Acrab has raised $350 million to build infrastructure for agentic AI: a breakthrough in computing systems.
Singapore-based technology startup Acrab has announced raising over $350 million in total funding. These funds will be directed toward developing next-generation computing infrastructure focused on agentic AI systems. Amid the rapid growth of the artificial intelligence market, where traditional solutions struggle with workloads, this move appears strategically sound.
Founded in 2024, Acrab has already established itself as a developer of full-cycle computing solutions. The company's portfolio includes AI chips, technologies for local deployment of large language models (LLMs), operating systems, multimodal interfaces, and agent management systems. The startup's key product is the GΞLIX platform, designed for local LLM deployment in agentic AI tasks.
Why This Matters for the Market
Agentic AI represents the next stage of evolution, where systems not only respond to queries but autonomously execute complex chains of actions. However, this requires a fundamentally different computing architecture capable of processing data in real time without delays. Acrab, it seems, is betting on local computing, which is critical for privacy and speed.

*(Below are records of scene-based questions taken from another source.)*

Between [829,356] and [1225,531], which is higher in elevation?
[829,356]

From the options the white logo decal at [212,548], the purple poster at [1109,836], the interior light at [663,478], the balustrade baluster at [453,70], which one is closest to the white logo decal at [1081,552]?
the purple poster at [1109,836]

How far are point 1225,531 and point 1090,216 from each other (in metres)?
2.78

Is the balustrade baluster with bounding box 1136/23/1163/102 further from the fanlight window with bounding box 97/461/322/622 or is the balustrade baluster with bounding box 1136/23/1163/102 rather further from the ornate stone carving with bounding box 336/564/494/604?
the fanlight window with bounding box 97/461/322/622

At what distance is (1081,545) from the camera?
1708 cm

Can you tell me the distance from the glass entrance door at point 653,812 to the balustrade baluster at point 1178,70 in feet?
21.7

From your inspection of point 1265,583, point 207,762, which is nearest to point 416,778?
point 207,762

According to the team, the GΞLIX platform has already been tested in real-world conditions and is moving toward its first industrial deployment. The company also plans to expand into international markets and strengthen partnerships. If the pace of development continues, Acrab could become a key player in the hardware niche for agentic AI.

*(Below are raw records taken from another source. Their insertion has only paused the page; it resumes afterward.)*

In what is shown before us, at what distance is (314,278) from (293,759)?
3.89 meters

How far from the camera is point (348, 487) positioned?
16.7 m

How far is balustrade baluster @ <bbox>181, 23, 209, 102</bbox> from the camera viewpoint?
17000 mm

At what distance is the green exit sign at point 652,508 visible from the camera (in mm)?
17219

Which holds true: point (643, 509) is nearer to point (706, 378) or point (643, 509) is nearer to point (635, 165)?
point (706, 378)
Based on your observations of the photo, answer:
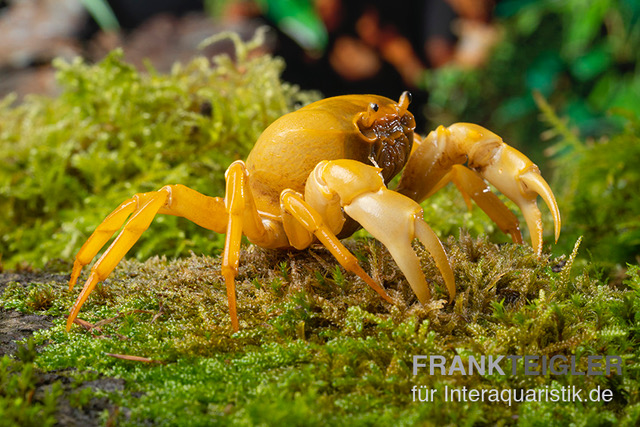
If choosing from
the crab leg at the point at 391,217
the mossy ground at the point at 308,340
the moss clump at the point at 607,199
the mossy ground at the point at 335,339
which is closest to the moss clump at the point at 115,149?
the mossy ground at the point at 308,340

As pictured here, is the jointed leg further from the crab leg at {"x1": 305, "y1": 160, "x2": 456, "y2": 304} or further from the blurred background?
the blurred background

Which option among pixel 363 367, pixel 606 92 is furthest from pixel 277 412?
pixel 606 92

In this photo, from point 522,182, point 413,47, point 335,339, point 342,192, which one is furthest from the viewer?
point 413,47

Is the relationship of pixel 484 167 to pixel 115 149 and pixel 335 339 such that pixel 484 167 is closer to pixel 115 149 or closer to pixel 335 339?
pixel 335 339

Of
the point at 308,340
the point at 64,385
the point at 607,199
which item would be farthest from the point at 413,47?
the point at 64,385

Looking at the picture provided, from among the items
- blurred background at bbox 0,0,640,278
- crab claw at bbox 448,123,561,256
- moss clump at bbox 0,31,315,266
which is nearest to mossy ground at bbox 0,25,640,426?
crab claw at bbox 448,123,561,256
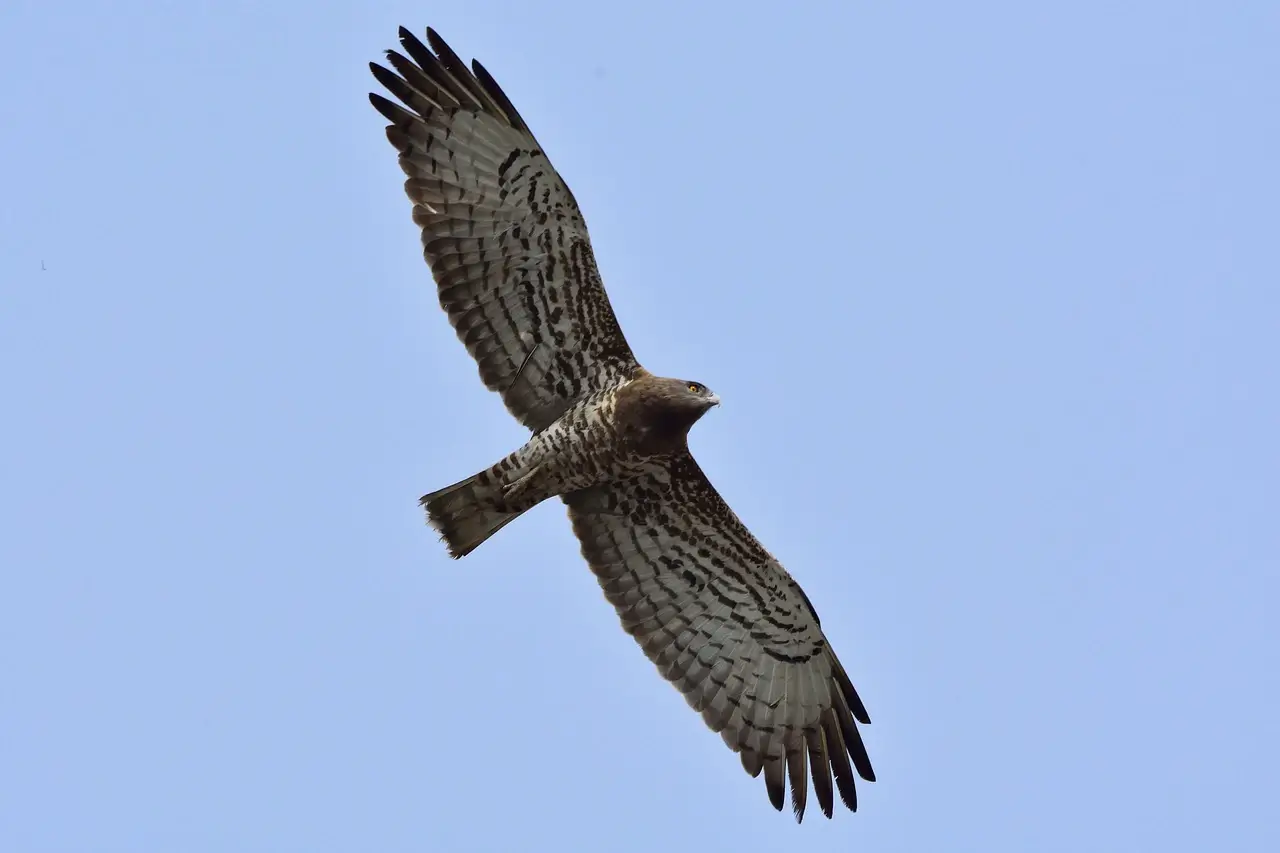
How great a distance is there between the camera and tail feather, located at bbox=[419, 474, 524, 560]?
14.0m

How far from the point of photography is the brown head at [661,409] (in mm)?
13523

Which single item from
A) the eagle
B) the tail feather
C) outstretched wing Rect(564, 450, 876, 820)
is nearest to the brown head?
the eagle

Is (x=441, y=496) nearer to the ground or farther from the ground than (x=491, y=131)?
nearer to the ground

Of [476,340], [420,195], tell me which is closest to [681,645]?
[476,340]

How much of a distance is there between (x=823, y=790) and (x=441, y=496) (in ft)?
12.4

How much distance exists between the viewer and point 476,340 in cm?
1405

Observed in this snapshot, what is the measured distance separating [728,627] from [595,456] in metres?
1.90

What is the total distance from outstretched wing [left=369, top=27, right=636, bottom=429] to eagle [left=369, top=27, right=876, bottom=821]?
1cm

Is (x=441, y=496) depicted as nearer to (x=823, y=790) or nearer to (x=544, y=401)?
(x=544, y=401)

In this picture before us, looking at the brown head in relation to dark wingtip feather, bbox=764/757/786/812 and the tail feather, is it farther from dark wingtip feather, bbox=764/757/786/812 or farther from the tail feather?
dark wingtip feather, bbox=764/757/786/812

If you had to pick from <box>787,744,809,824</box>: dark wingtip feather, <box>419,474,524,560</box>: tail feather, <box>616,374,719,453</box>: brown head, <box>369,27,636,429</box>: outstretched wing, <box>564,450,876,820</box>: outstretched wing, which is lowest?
<box>787,744,809,824</box>: dark wingtip feather

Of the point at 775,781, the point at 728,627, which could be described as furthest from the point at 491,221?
the point at 775,781

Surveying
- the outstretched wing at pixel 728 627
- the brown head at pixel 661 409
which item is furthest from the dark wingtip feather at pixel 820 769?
the brown head at pixel 661 409

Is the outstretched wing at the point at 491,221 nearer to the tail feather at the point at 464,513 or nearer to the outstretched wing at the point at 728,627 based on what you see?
the tail feather at the point at 464,513
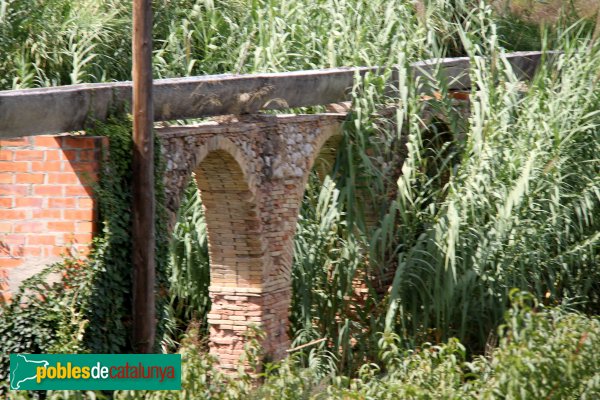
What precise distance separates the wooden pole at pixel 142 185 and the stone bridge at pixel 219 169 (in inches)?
10.2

My comment: The $350 million investment is a strong signal to the market. Acrab has chosen the right timing: demand for local AI solutions is growing, especially in the agent segment. If the startup can scale GΞLIX to mass production, it will occupy a unique niche currently dominated by only a handful of projects. However, competition from giants like NVIDIA and AMD will be fierce—success will depend on the speed of deployment and the actual performance of the chips.